What exactly do you mean by "dropped" her? While she was still in the queen cage from the supplier? Dropped on the grass or on cement...? More details please.


----------



## RUN1251 (Mar 15, 2012)

I wasn't expecting her to be in a cage. I thought she would be among the brood. When I saw the queen cage I picked it up and it fell apart and she fell between the frames. Her wings are clipped and she is marked. I'm hoping she had been there long enough that her pheromones had told the brood she was their queen, so they didn't kill her. I'll check on Wednesday. If I can't find her I'll call the bee breeder but I really feel this was my fault. No where in the companies literature did they say the queen would be in a cage. I thought I was buying her and her established brood.


----------



## Well_Driller (Jun 3, 2012)

Anytime you order packaged bees the queen always comes in a little cage. When bee packages are made they may actually be made up of bees from several hives. If she went in between the frames i'll bet she's in there. Most likely will be fine. You'll just have to see if you can find her. I'd give them a couple days or so before you get back in there but with no combs they can be more difficult to find. Here where i'm at we have to feed new starts this time of year to stimulate them to build the combs and so they have food, otherwise they will not make it.


----------



## RUN1251 (Mar 15, 2012)

Each hive has a side bar feeder with one gallon of syrup in it. What I purchased was a Nuke containing four frames of brood and a queen. I just thought that the frames of brood would be her brood. The instructions for installing the Nuke said to find her on the brood not in a queen cage. That was why I was baffled when I saw the queen cage.


----------



## PrepN4Good (Dec 23, 2011)

I got my nuc from a guy in my bee club, so the queen was mixed in with the brood in the frames. I always assumed if they were _shipped_, the queen would come in a cage.

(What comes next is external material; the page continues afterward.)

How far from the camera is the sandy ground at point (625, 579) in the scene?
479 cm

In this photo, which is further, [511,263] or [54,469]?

I agree with Well_driller, wait a few days & look for her. Should be easy if she's marked.


----------



## GroovyMike (Feb 25, 2010)

If there are larva in the "brood" you have no worries. Even if the queen dies, the workers can raise another queen.


----------



## Merlin (Dec 25, 2008)

Before I can say much I would like more info What 3 books did you read?? if people have the same book they can refer you to where to look in them.. Also did you buy a nuc or package ??? bees in a cage or frames with comb on them?? and was the queen shipped with and how?? no Matter what do not get into a un-established hive very much especially with a new queen they may ball her and kill her .. I am sure a lot of people could give you a lot of good help if they had better info I have been a beekeeper a long while and would hate to lead you astray


----------



## thenance007 (Oct 8, 2012)

I'm totally confused. Queen cages don't just "fall apart". Did you pull the screen off of it? If you picked up a "real" nuc, the queen should be loose in the nuc, with her own brood, or if they put her in a cage just for safekeeping while you took her home, she is their queen and dropping her in with them won't hurt a thing. If she was in a cage, it is possible that it wasn't a "real" nuc, just some frames of brood and an unrelated queen. By definition, the brood are supposed to be the offspring of the queen--it is a miniature, functioning hive with a laying queen, that is why you pay a premium price vs. a package. 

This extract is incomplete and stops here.